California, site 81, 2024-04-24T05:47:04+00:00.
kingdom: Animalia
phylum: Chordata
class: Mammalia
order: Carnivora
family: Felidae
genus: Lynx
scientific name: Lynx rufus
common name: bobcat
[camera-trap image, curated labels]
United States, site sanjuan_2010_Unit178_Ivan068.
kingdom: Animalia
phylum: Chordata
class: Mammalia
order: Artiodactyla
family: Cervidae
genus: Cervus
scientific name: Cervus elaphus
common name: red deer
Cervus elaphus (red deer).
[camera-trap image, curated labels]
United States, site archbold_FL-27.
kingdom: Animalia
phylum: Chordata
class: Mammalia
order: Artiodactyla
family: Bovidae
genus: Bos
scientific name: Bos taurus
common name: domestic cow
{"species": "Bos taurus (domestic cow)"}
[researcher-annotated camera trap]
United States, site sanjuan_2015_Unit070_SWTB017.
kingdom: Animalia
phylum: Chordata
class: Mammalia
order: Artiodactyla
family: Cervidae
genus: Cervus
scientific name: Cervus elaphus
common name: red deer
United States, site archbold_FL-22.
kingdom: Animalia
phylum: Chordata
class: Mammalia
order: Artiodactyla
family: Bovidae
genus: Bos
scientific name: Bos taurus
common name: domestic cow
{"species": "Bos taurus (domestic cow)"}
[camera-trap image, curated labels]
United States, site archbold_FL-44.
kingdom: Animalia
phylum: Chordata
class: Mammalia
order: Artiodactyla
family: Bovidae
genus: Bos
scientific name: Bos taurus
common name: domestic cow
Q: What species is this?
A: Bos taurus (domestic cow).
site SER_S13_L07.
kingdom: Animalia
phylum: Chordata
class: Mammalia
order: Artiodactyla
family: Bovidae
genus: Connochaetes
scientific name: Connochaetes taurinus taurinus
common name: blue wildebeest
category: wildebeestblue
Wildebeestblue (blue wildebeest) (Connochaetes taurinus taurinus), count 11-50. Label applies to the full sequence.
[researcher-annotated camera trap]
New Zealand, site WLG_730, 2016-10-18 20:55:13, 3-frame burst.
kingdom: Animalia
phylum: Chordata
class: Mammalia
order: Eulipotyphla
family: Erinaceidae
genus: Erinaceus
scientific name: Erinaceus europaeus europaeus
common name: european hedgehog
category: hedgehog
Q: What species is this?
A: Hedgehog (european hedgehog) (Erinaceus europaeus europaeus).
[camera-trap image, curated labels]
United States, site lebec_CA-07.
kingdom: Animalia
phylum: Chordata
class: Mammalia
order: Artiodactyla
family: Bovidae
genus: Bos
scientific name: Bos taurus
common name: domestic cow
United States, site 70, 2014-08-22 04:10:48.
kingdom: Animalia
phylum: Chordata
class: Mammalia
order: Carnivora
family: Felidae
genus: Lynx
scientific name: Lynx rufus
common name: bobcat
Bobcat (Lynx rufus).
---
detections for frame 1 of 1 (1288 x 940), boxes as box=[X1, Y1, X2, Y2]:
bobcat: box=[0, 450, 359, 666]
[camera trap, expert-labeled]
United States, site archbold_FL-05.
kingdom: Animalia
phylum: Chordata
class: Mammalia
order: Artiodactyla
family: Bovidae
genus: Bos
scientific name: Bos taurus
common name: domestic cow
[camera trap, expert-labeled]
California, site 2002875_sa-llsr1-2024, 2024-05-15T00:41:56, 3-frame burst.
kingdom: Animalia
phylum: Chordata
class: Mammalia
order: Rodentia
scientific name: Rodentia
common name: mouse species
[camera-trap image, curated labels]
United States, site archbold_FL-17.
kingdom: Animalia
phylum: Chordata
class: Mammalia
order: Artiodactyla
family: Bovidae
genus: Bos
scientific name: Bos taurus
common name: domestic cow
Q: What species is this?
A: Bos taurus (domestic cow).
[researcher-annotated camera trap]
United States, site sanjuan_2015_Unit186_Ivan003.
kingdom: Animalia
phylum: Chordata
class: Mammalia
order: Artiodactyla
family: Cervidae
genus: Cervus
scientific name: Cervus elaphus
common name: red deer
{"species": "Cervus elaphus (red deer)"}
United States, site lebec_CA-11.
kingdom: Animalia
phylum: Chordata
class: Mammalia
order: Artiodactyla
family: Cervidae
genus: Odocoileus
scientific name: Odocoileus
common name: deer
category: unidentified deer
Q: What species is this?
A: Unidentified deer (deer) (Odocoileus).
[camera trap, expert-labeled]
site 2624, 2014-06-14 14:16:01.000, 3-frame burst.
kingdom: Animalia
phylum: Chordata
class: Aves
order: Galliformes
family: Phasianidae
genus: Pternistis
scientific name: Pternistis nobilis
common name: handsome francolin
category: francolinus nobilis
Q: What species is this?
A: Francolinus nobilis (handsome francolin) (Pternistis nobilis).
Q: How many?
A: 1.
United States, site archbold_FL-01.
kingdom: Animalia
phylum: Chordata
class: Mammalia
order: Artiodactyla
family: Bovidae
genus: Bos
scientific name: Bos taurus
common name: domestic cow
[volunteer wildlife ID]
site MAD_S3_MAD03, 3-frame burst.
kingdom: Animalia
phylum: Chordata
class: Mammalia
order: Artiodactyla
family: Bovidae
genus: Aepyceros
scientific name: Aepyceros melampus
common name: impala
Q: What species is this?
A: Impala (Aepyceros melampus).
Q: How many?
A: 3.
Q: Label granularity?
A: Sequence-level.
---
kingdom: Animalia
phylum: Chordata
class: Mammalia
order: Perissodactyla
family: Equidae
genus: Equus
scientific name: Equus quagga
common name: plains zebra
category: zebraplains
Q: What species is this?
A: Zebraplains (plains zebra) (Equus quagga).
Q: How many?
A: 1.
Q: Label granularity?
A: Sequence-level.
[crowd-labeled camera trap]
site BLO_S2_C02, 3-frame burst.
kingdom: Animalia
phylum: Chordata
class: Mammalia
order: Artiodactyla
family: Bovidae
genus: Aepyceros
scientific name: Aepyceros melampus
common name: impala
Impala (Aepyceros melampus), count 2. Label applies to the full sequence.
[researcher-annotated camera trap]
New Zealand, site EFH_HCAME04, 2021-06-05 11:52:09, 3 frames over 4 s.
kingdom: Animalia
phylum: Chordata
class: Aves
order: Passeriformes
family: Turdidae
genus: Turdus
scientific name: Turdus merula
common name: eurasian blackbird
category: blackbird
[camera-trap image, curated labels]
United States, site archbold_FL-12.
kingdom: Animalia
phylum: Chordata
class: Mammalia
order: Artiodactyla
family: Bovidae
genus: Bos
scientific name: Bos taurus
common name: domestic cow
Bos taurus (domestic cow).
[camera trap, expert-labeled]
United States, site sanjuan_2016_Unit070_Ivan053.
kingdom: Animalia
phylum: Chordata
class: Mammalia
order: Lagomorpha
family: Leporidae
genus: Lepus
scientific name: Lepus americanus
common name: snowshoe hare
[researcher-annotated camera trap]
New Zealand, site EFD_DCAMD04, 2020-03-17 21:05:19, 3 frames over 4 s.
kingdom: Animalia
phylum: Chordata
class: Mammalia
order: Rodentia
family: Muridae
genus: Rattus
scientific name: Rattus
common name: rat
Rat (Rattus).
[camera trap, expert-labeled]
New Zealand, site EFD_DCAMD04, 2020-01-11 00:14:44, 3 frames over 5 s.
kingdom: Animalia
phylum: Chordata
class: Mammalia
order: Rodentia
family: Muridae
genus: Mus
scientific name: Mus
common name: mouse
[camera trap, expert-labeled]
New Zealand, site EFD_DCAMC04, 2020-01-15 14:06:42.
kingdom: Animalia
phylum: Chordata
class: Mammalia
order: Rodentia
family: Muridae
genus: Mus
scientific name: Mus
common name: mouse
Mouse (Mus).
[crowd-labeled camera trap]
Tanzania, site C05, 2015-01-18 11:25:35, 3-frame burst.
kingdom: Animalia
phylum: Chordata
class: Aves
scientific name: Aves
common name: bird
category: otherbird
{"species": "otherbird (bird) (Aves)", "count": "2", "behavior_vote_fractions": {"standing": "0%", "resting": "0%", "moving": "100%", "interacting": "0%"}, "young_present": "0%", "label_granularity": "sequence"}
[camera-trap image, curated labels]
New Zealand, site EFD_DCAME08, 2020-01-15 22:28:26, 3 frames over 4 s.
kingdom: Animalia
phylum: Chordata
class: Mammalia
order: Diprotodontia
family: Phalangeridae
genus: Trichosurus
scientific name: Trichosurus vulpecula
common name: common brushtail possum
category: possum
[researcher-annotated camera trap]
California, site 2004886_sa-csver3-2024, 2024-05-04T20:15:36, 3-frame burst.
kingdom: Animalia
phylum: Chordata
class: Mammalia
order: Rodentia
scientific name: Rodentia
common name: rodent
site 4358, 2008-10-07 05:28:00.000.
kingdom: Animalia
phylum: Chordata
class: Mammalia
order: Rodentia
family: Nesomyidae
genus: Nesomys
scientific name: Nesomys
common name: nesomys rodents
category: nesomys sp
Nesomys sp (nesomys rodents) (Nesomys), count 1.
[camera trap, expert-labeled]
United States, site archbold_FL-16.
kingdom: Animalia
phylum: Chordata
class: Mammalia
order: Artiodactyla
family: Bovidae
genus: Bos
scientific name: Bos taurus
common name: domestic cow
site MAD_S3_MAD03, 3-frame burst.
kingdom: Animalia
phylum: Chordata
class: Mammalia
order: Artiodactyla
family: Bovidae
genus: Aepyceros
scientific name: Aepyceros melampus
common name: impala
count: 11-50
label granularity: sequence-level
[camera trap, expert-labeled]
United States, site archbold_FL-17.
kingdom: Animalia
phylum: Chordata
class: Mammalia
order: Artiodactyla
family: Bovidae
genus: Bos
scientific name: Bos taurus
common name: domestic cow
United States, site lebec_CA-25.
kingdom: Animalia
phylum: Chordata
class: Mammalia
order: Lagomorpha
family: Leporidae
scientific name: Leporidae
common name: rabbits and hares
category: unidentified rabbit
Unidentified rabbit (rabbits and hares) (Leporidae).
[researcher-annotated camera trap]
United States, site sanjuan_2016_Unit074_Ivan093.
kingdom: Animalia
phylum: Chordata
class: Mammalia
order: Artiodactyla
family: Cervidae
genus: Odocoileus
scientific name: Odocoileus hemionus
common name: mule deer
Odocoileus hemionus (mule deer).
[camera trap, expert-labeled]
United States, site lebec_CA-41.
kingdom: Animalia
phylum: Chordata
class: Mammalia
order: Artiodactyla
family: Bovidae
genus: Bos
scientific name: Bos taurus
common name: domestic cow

# # #

▸ Problem to work on:
Lines above with "burst" in them are the ones to copy.

▸ Finished task:
New Zealand, site WLG_730, 2016-10-18 20:55:13, 3-frame burst.
California, site 2002875_sa-llsr1-2024, 2024-05-15T00:41:56, 3-frame burst.
site 2624, 2014-06-14 14:16:01.000, 3-frame burst.
site MAD_S3_MAD03, 3-frame burst.
site BLO_S2_C02, 3-frame burst.
Tanzania, site C05, 2015-01-18 11:25:35, 3-frame burst.
California, site 2004886_sa-csver3-2024, 2024-05-04T20:15:36, 3-frame burst.
site MAD_S3_MAD03, 3-frame burst.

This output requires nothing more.